Monday, we celebrate our independence as a country, but we can take independence a step further. Independent means on one’s own, freedom to do as one pleases. We can celebrate independence in our kitchen, our ability to create our own dishes without conforming to traditions. It’s very liberating actually, and pushes us further to discover how much is possible once you realise you are "boss" of your own kitchen. I tell my students all the time, you are the boss of your knives and your stove, so manage them skilfully, do not be afraid. The more we assert ourselves in our kitchens the more adventurous we become and more independent in our thinking with respect to the flavours we put together, and the foods we ultimately create.
So, go out and celebrate your independence in the kitchen, create something new and exciting! Here are some of my favourite creations.
Brown coconut tart
1 ¼ cups all-purpose flour
1 tsp salt
1 tsp sugar
4 ozs unsalted butter
¼ - ½ cup ice water
2 cups freshly grated coconut
1 tsp cinnamon
½ tsp grated nutmeg
Shaving of tonka bean
1 cup brown sugar
½ cup granulated sugar
1 cup full fat milk
3 beaten eggs
Combine flour with salt and sugar.
Make the pastry by cutting butter into flour until mixture resembles peas.
Add the iced water gradually until mixture can be pressed together with your fingers.
Bring all the flour mixture together, pat into a flat circle and refrigerate for one hour or more.
Place all filling ingredients into a double boiler, cook for 12 minutes, remove.
Preheat oven to 375F
Roll pastry to fit into an 8 inch pie plate.
Pour filling into pastry shell.
Bake for 40 minutes until deep golden in colour.
Charred pineapple with brown sugar and rum
There’s something to be said about grilling fresh pineapple, the fruit becomes succulent and juicy absorbing all the flavours they are infused with. Serve with ice cream or on its own for a perfect fat free dessert!
1 large pineapple
½ cup brown sugar
¼ cup dark rum
1 tsp Angostura bitters
Preheat grill or broiler.
Peel pineapple, remove eyes then cut into half lengthways.
Now cut these lengths into eight lengths. Remove centre core.
Line a shallow baking pan or dish with foil. Place pineapple into this, sprinkle with sugar, bitters and rum.
Grill or broil until pineapple turns brownish and sugar starts to bubble and caramelise.
Serve warm as is or with ice cream.
Serves 6 to 8
Passion fruit soufflé in crepes
½ cup all-purpose flour
¼ tsp grated nutmeg
1 tbs sugar
¼ cup each milk and water
1 tbs rum
1 egg and one egg yolk
1½ tbs melted butter
1 tsp vanilla
pinch grated nutmeg
Place flour, nutmeg and sugar in a mixing bowl, whisk in milk and water and rum until smooth, add eggs and continue whisking until smooth, add melted butter and combine. Cover and rest for one hour in the refrigerator.

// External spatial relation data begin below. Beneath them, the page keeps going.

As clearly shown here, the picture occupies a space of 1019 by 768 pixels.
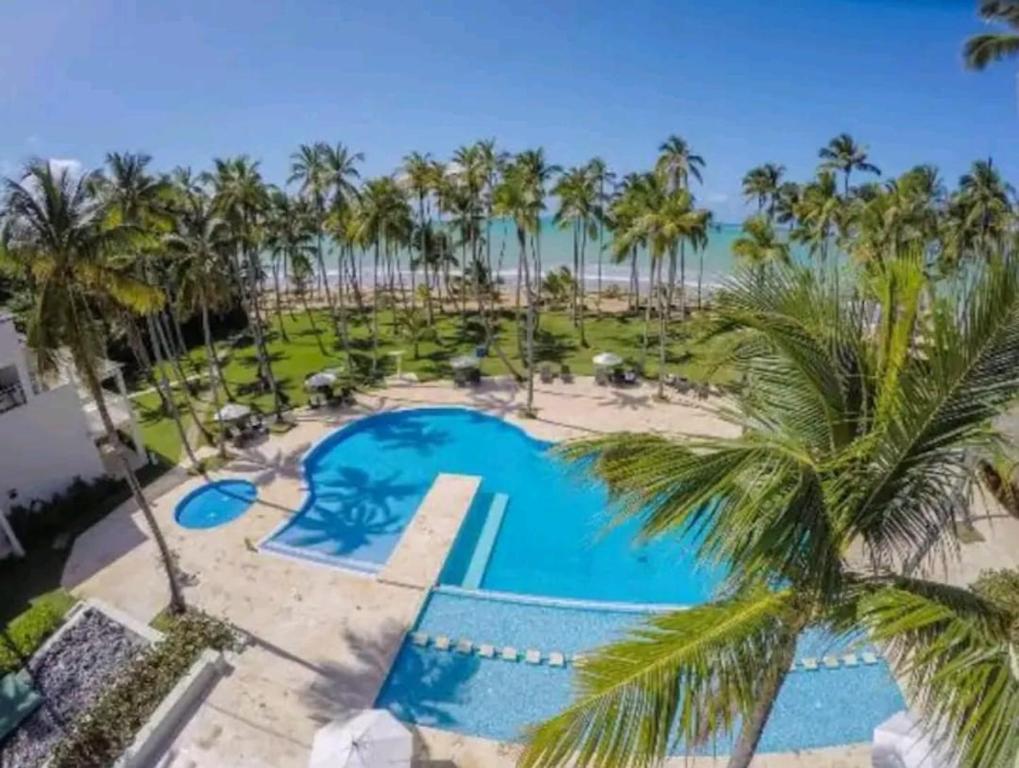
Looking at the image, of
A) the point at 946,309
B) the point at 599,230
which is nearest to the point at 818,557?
the point at 946,309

Heat a non-stick frying pan and pour crepe batter by ¼ cup measures, tilt pan and distribute batter so that it covers the base of the pan completely, pour off any excess batter.

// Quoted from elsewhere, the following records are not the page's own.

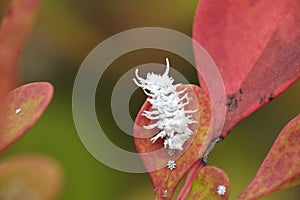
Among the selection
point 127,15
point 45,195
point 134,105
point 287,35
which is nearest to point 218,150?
point 134,105

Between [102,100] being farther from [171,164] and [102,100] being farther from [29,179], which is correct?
[29,179]

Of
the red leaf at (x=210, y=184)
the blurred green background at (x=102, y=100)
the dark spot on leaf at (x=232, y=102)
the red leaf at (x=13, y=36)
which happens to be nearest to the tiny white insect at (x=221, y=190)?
the red leaf at (x=210, y=184)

Cook until batter is almost transparent, flip over when bubbles appear, cook for a few seconds more and remove, repeat for others.
Makes 6 crepes.
For the passion soufflé:
4 egg yolks
⅔ cup granulated sugar
1 cup full milk
1 tsp vanilla
4 egg whites
¼ tsp cream of tartar
⅓ cup passion fruit puree
½ cup sifted icing sugar.
Beat the yolks with ⅓ cup sugar add milk and vanilla and warm over low heat until thick, remove.
Beat whites with cream of tartar until frothy, add the rest of sugar and beat to soft peak stage.
Add some egg whites to the cooled custard then add the custard mixture to the egg whites, fold to incorporate. Fold in passion fruit puree.
Just before serving:
Preheat oven to 400F
Place crepes onto a greased baking tray or a prepared oven proof dish, spoon some soufflé onto one half of the crepe, fold over and place into oven, cook until lightly browned and puffed, about 5 minutes, remove and generously dust with icing sugar and serve immediately.